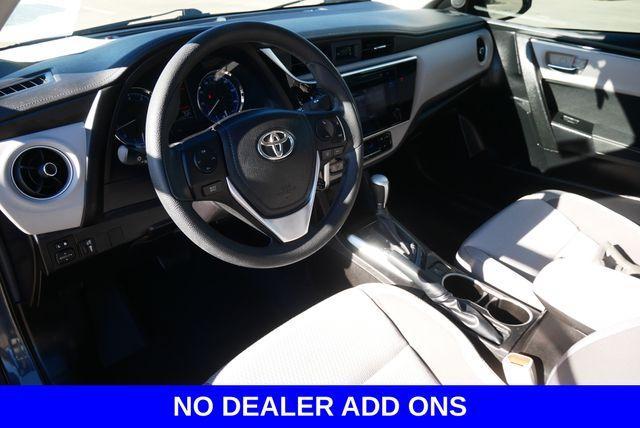 used 2019 Toyota Corolla car, priced at $16,598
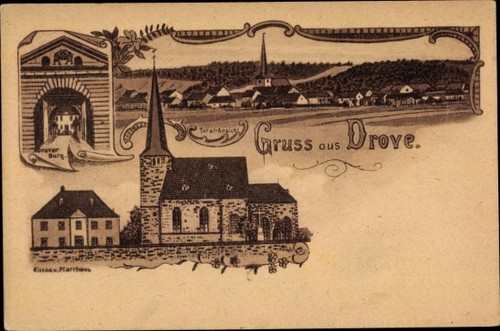 Litho drove kreuzau the - drove,
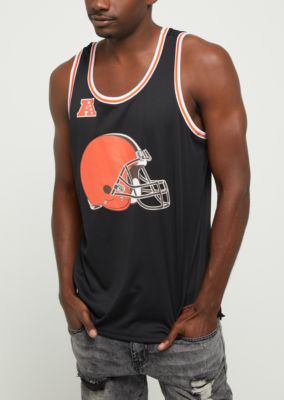Cleveland Browns Mesh Jersey Tank Top 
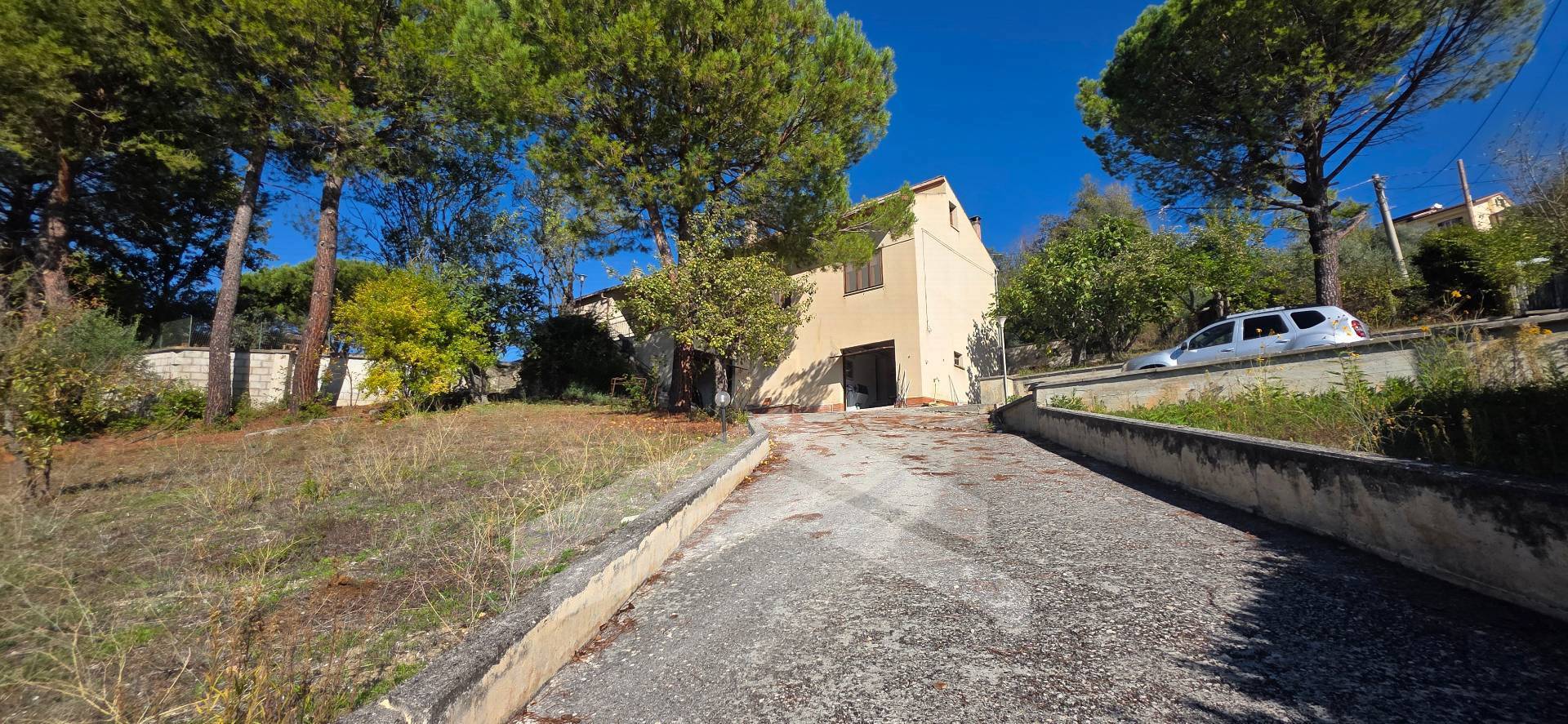 Villa singola in vendita a Campodipietra
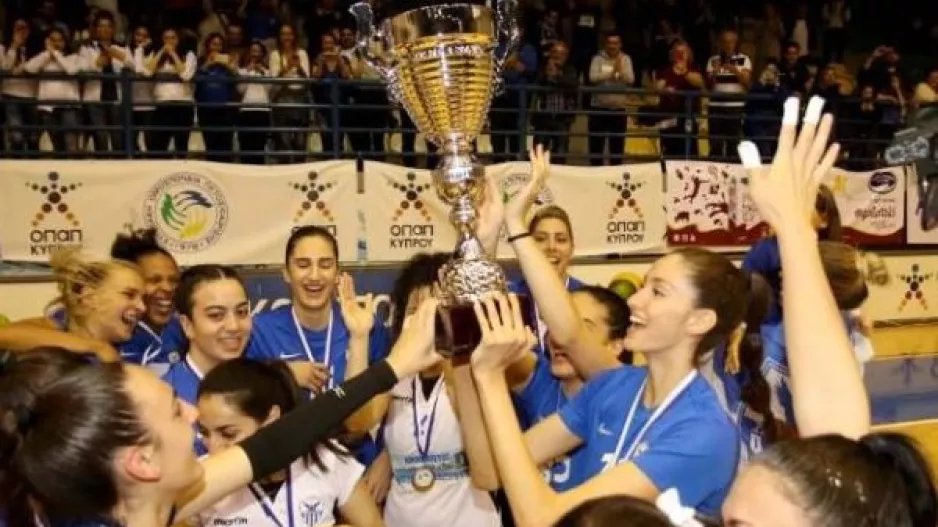 Λεμεσιανό και προσφυγικό ντέρμπι στο Κύπελλο ΟΠΑΠ Α Γυναικών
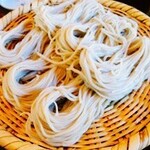 そばの実 - そば三昧の蕎麦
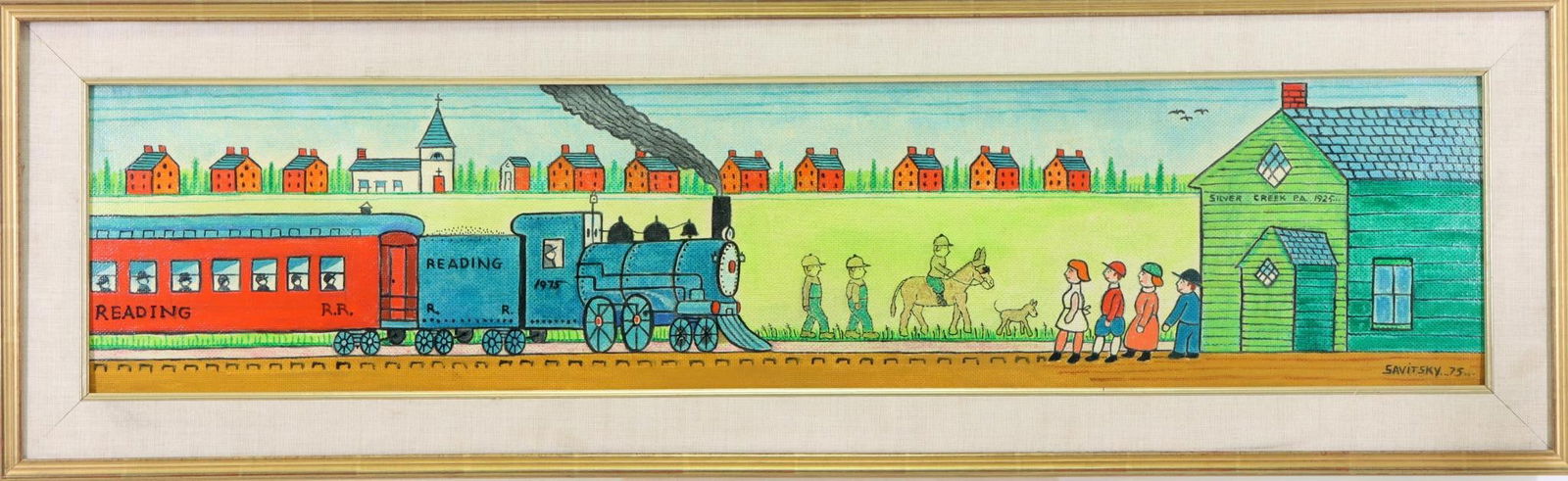 John "Jack" Savitsky (1910 - 1991) (1 of 6)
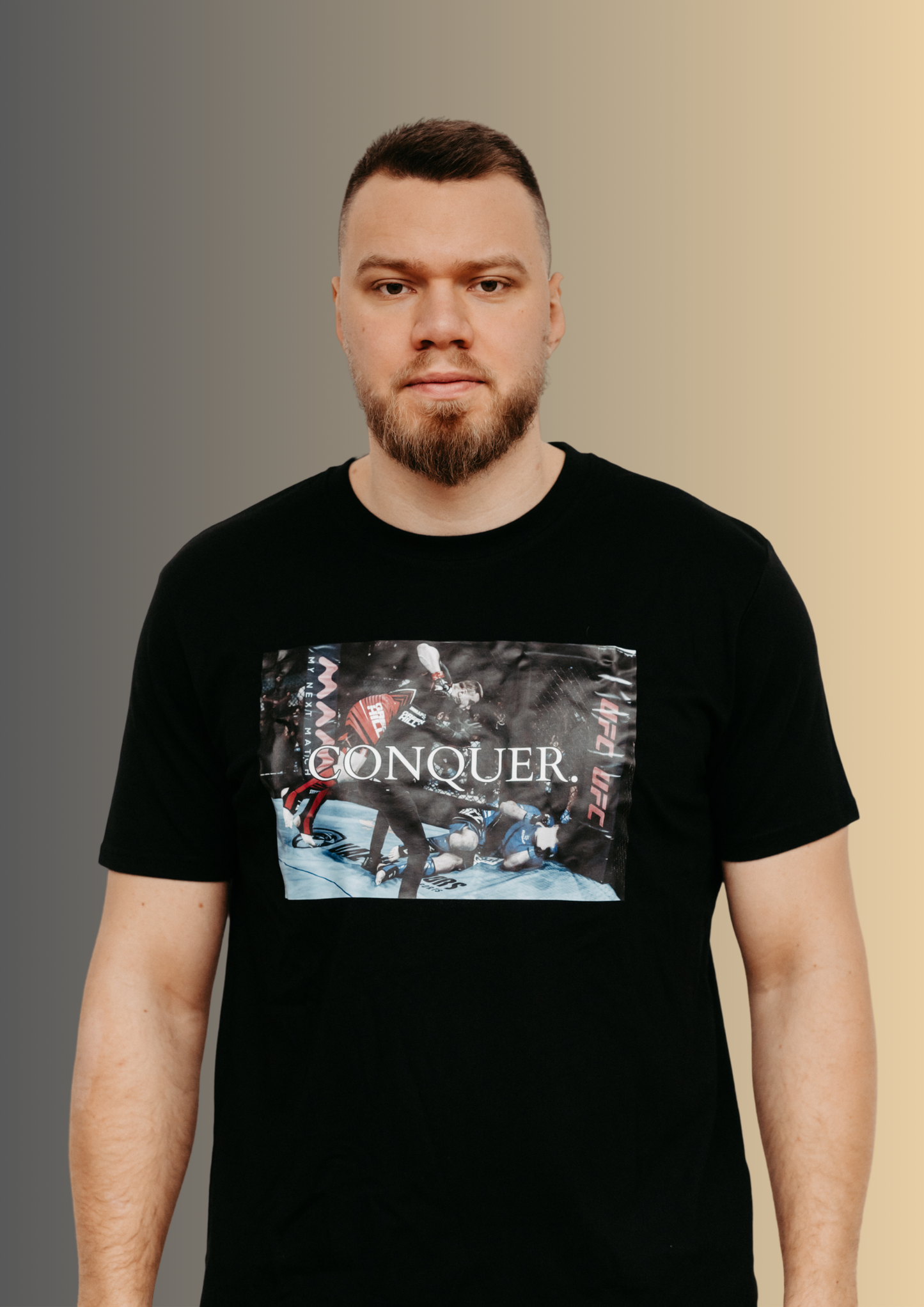 Tom Hölemann Conquer T-Shirt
********************
### What is being asked
Output, exactly and without pictures, the lines above that run from the one containing "Villa singola in vendita a Campodipietra" through the last line of the entries, inclusive.

### Your solution
 Villa singola in vendita a Campodipietra
 Λεμεσιανό και προσφυγικό ντέρμπι στο Κύπελλο ΟΠΑΠ Α Γυναικών
 そばの実 - そば三昧の蕎麦
 John "Jack" Savitsky (1910 - 1991) (1 of 6)
 Tom Hölemann Conquer T-Shirt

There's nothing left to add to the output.